Stated exercise 1 => Gather every line of the entries below that contains the word "abdomen". Case counts, so a line with the word in different capitalization does not qualify.

Quoted text =>
Queen Sugar (2014) by Natalie Baszile

 1,001 Novels: A Library of America
Queen Sugar (2014)
by Natalie Baszile
St. James Parish, Louisiana
Louisiana: 24/30

  Cotton gets most of the press when you consider deep south agriculture, but sugar is part of the story as well.  If you don't know the story of sugar and the role it played in advancing the slavery-industrial complex in the 18th and 19th century, you can't grasp the significance of a novel about a young African American woman who suprise-inherits a sugar plantation in Louisiana, but to be fair, neither does the protagonist- a native Californian who uproots her daughter in the aftermath of the untimely death of her husband and decides to make a go of it in the deep south.

Stated exercise 2 =>
Answer these questions from the Queen Sugar text above:
(a) In which parish is the novel set?
(b) Which crop does the text say gets most of the press in deep south agriculture?
(c) What does the protagonist inherit?

Collected data entries:
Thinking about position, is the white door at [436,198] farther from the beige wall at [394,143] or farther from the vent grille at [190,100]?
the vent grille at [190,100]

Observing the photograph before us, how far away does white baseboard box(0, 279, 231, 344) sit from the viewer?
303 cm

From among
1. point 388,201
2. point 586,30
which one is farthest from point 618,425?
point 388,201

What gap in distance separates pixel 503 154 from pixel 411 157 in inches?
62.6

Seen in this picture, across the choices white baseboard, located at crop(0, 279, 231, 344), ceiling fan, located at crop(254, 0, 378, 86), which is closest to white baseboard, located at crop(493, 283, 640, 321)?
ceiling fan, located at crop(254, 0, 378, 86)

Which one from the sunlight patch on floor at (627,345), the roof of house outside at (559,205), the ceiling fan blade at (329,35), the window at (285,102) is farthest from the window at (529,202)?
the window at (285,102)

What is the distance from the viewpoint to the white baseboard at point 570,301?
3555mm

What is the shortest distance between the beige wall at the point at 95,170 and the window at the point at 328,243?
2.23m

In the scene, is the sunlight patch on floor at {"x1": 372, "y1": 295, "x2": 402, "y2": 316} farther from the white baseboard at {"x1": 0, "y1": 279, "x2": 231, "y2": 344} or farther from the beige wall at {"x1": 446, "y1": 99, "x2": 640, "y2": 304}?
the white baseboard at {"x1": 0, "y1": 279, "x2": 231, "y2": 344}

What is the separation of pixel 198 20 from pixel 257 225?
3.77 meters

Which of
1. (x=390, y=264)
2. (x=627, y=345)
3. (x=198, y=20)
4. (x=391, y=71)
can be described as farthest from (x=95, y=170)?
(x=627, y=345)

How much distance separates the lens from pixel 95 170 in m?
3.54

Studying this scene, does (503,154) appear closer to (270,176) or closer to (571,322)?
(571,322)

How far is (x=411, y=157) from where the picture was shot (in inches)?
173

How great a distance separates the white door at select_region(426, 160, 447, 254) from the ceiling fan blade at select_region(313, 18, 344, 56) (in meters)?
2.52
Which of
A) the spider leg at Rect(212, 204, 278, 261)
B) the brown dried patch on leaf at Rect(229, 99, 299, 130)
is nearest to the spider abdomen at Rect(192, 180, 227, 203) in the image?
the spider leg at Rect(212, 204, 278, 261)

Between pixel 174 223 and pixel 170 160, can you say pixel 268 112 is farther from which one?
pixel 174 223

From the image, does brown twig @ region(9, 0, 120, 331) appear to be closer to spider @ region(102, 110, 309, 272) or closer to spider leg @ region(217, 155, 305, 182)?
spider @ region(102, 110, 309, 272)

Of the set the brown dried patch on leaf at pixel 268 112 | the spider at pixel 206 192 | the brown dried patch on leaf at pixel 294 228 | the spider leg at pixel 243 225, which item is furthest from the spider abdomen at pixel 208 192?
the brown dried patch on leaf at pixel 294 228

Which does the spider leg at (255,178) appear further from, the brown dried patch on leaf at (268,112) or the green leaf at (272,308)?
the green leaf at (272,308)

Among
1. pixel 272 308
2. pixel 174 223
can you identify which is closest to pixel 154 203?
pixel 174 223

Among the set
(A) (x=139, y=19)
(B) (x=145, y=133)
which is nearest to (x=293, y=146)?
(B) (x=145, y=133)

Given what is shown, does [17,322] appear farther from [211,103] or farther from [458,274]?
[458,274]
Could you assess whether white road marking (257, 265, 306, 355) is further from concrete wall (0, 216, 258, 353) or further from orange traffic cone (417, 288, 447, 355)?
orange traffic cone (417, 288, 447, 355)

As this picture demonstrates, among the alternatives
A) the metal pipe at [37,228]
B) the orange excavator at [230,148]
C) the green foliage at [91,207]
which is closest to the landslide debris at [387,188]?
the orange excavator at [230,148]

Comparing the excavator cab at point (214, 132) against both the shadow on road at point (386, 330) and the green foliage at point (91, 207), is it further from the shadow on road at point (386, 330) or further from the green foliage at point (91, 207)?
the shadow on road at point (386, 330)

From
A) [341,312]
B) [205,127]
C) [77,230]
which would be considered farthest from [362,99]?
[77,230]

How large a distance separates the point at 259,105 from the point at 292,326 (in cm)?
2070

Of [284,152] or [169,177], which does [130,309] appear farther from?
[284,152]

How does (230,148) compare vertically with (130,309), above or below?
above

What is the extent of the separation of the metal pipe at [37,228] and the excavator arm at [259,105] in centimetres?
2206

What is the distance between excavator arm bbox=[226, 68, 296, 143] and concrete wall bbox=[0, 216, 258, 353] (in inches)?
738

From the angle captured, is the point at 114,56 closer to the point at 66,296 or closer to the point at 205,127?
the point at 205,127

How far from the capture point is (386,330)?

Finished answer 1 =>
is nearest to the spider abdomen at Rect(192, 180, 227, 203) in the image?
Of the set the brown dried patch on leaf at pixel 268 112 | the spider at pixel 206 192 | the brown dried patch on leaf at pixel 294 228 | the spider leg at pixel 243 225, which item is furthest from the spider abdomen at pixel 208 192?

Finished answer 2 =>
(a) St. James Parish, Louisiana
(b) Cotton
(c) A sugar plantation in Louisiana